Crítica | Ventos de Agosto
A paisagem de uma vila costeira no interior de Pernambuco é o lugar perfeito para narrar o conto bizarro e fantástico de Ventos de Agosto. Uma história que louva a vida simples, típica do brasileiro. Gabriel Mascaro usa a multiplicidade de cores, tanto de pele quanto de seus cenários, para remeter a condição de mistura inerente ao povo brasileiro, fazendo da miscigenação o diálogo entre realidade e o bizarro.
A história é narrada a partir das vivências de simples aldeões (na sua maioria formada por não atores), pessoas comuns que não tem consciência de que sua imagem será exibida dentro de uma produção vista por parte da população. Como personagens “fictícios” temos Jeison (Geová Manoel Dos Santos) e Shirley (Dandara Morais) um casal de jovens catadores de coco sem muitas preocupações na vida, além do árduo trabalho e da sexualidade aflorada cedo.
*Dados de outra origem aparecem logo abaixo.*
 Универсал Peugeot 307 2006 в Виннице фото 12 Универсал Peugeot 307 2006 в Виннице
Aos poucos, a vivência é atravessada por questões existenciais ligada a noção do finito.
A mudança na rotina dos personagem ocorre quando um documentarista pesquisador de ventos – vivido pelo diretor Gabriel Mascaro – adentra a intimidade da aldeia. Ao ser tragado pelo mar, seu cadáver retorna nas areias da praia e Jeison decide limpar e exumar o defunto. a personagem percebe o vazio de sua existência mas sem qualquer possibilidade de intelectualidade ou arrogância elevada tratando-se de uma epifania. A reação é comedida e conformista.
Os fenômenos pluviais mostram uma natureza que interfere no cotidiano do homem, natureza esta que não oprime-o apesar de tocá-lo. O Divino existe mas não é tratado com temor, apesar do poder magnânimo. O ideário de Ventos de Agosto parecem frutos de um microuniverso que, ao mesmo tempo, é repleto de completude e se encerra perfeitamente em si.
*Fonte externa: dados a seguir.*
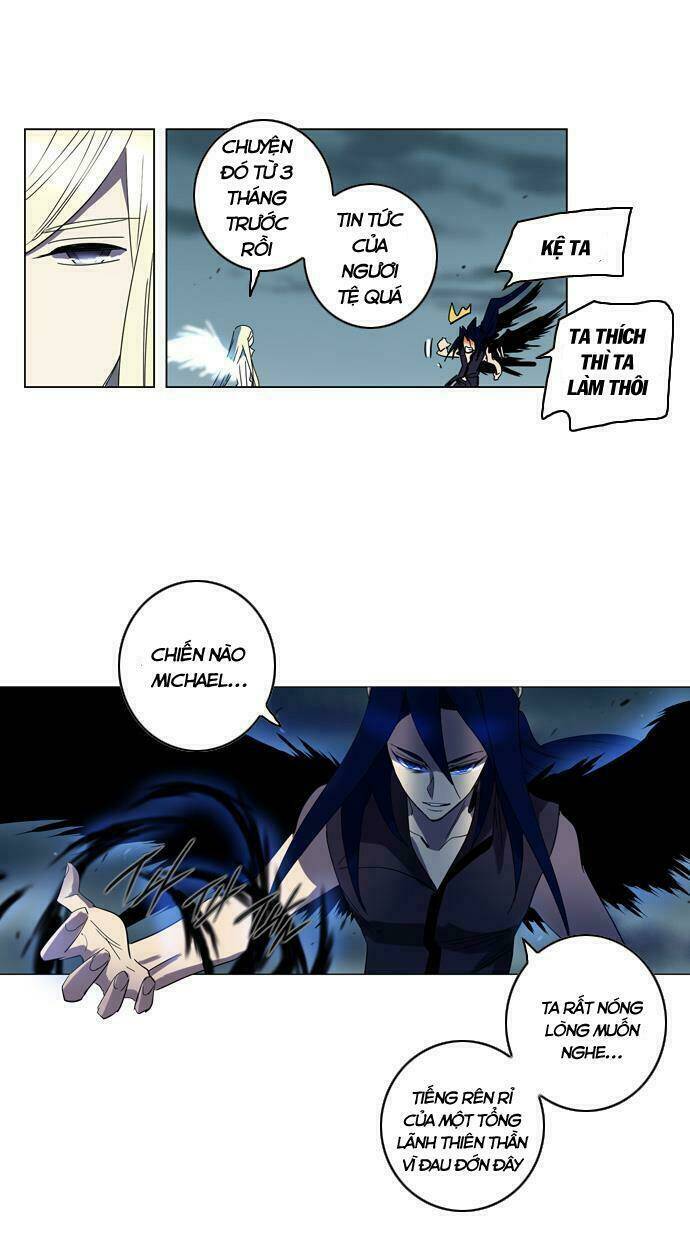 bản khế ước linh hồn chapter 95 11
Os belos corpanzis exibidos em tela remetem a fugaz natureza que envolve a trama, eximindo esta obra de qualquer necessidade de artifícios banais ou mecânicos. A mocidade é mostrada como bela e digna de louvor enquanto a velhice é um ser de compleições tristes, marcadas por uma vida de tropeços e hachuras, representadas nas rugas de uma das anciãs da vila.
Mascaro apresenta um filme simples cuja mensagem passa pela designação do destino de cada um dos personagens. Jeison demonstra uma mudança de ethos ao final, deixando de lado a obsessão pelo belo corpo de sua antiga musa para se dedicar ao destino digno para o morto, mesmo que a não-civilização e distância do lugarejo à cidade o impeça de concluir a trajetória. Uma trilha sonora roqueira encerra o filme, quebrando o clichê que – principalmente – os sulistas costumam dar ao nordestino, aumentando a profundidade do roteiro de Mascaro e Rachell Ellis. A abordagem do diretor ao seu filme é semelhante a do personagem em tela: agressiva, invasiva e completamente despudorada.